Most people workout, in part, to look fit. Your aesthetics are mostly determined by how long your bones are, the length relationship between muscle bellies and tendons, and insertion points. Muscle growth is essential for all sorts of things like bone health, fat loss, and looking great naked. Muscle growth occurs, in part, by resistance training-induced release of inflammatory agents, activation of satellite cells, and upregulation of the IGF-1 system, or at least setting in motion the signaling pathways that lead to hypertrophy (7). Despite what you may hear, everyone is capable of building substantial amounts of muscle (8). I have found that the people who have done the best at gaining muscle:
1. have trained with intensity (adding weight to the bar, increasing total volume, and approaching failure with their training).
2. were very consistent and made training a lifestyle (years of consistent training, not a few months here and there).
3. varied their training over time to help induce new muscle growth stimulus and avoid adaptation and injuries.

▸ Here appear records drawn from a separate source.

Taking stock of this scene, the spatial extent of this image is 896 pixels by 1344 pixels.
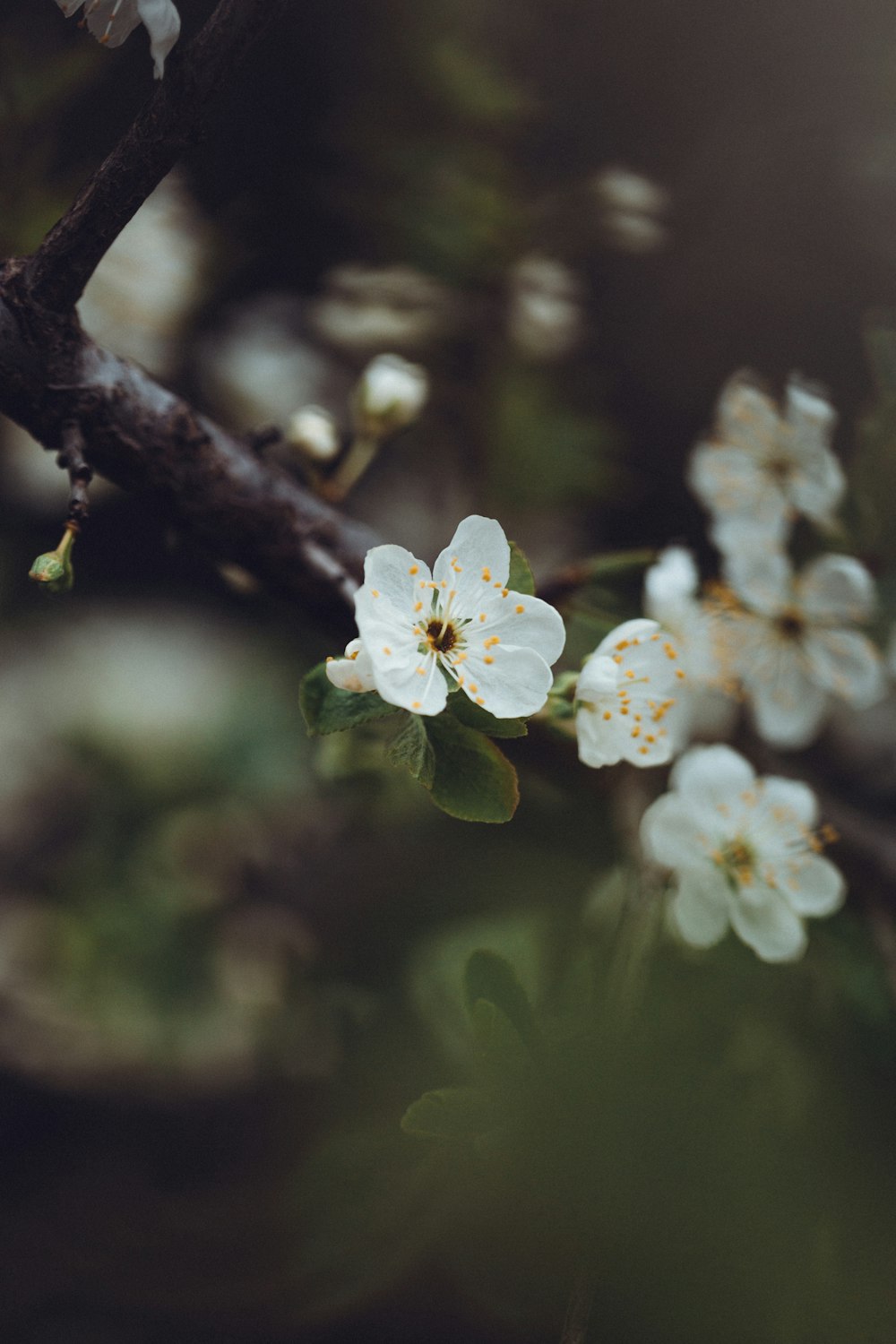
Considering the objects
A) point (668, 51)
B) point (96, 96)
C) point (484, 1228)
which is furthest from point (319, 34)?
point (484, 1228)

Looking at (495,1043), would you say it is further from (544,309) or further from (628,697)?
(544,309)

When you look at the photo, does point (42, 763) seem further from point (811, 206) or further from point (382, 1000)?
point (811, 206)

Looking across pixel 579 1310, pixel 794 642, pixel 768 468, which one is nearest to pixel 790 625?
pixel 794 642

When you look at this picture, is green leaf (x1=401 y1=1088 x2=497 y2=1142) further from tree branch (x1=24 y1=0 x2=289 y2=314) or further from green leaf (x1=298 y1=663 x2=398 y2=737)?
tree branch (x1=24 y1=0 x2=289 y2=314)

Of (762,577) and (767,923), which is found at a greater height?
(762,577)

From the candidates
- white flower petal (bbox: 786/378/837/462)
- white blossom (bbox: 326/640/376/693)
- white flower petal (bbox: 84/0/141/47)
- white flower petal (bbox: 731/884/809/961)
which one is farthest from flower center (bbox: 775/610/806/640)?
white flower petal (bbox: 84/0/141/47)

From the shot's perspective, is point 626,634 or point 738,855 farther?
point 738,855

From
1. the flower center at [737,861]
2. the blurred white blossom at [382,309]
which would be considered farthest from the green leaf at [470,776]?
the blurred white blossom at [382,309]
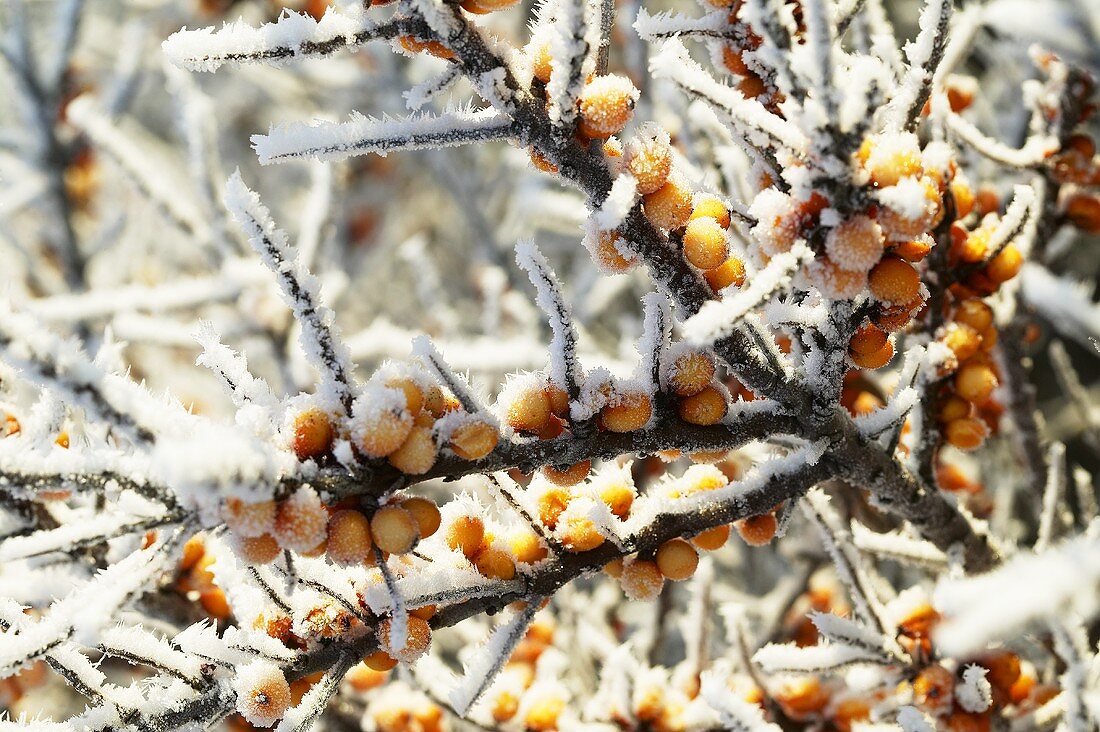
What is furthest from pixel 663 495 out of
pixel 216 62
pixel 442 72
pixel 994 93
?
pixel 994 93

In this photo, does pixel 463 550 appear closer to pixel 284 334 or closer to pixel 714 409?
pixel 714 409

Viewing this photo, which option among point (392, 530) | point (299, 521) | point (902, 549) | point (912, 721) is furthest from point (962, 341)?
point (299, 521)

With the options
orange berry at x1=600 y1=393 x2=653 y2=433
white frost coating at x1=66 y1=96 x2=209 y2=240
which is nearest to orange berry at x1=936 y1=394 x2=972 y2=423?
orange berry at x1=600 y1=393 x2=653 y2=433

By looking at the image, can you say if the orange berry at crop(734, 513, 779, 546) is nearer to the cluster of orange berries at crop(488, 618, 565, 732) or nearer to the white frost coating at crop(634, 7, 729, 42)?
the cluster of orange berries at crop(488, 618, 565, 732)

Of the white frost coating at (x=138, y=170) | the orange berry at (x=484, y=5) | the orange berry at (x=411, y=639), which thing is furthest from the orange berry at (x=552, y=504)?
the white frost coating at (x=138, y=170)

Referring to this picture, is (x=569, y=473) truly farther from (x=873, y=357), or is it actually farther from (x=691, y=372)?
(x=873, y=357)

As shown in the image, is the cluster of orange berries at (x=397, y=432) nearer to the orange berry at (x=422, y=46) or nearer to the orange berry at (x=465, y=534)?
the orange berry at (x=465, y=534)

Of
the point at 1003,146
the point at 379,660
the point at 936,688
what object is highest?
the point at 1003,146
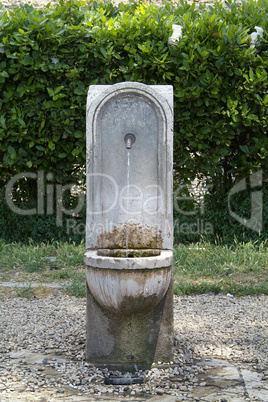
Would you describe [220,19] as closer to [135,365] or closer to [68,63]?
[68,63]

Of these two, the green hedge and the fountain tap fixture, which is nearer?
the fountain tap fixture

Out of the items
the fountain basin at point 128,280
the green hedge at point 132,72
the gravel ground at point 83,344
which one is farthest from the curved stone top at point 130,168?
the green hedge at point 132,72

4. and were methodical in their approach, meaning they paid attention to rep schemes, tracked their progress, and aimed to improve over and over again.
 
And while I can go on for days about the nuances of exercise and resistance training, I’ll boil it all down to consistency. As long as you are weight training each muscle group at least once per week, you will see improvements. Just lift heavy things, and lift them often, because there is a dose-response relationship (9). So what I am saying is, take the “at least” advice literally and shoot for more. At the end of the day, if you want to gain muscle there are no legitimate “get ripped quick” plans. 
Resources

  1. Klein, A. V., & Kiat, H. (2015). Detox diets for toxin elimination and weight management: A critical review of the evidence. Journal of Human Nutrition and Dietetics, 28(6), 675-686. doi:10.1111/jhn.12286
  2. Donahoo, W. T., Levine, J. A., & Melanson, E. L. (2004). Variability in energy expenditure and its components. Current Opinion in Clinical Nutrition & Metabolic Care, 7(6), 599-605.
  3. Weise, C. M., Thiyyagura, P., Reiman, E. M., Chen, K., & Krakoff, J. (2015). A potential role for the midbrain in integrating fat‐free mass determined energy needs: An H215O PET study. Human brain mapping, 36(6), 2406-2415.
  4. Dulloo, A. G. (2017). Collateral fattening: When a deficit in lean body mass drives overeating. Obesity.
  5. Berg, J. M., Tymoczko, J. L., & Stryer, L. (2002). Lipids and cell membranes. Biochemistry, fifth edition. New York: WH Freeman, 1050.
  6. Müller, M. J., Enderle, J., & Bosy-Westphal, A. (2016). Changes in energy expenditure with weight gain and weight loss in humans. Current Obesity Reports, 5(4), 413-423.
  7. Schoenfeld, B. J. (2012). Does exercise-induced muscle damage play a role in skeletal muscle hypertrophy?. The Journal of Strength & Conditioning Research, 26(5), 1441-1453.
  8. Montero, D., & Lundby, C. (2017). Refuting the myth of non-response to exercise training: ‘non-responders’ do respond to higher dose of training. The Journal of Physiology, doi:10.1113/JP273480
  9. Schoenfeld, B. J., Ogborn, D., & Krieger, J. W. (2016). Dose-response relationship between weekly resistance training volume and increases in muscle mass: A systematic review and meta-analysis. Journal of Sports Sciences, 1-10.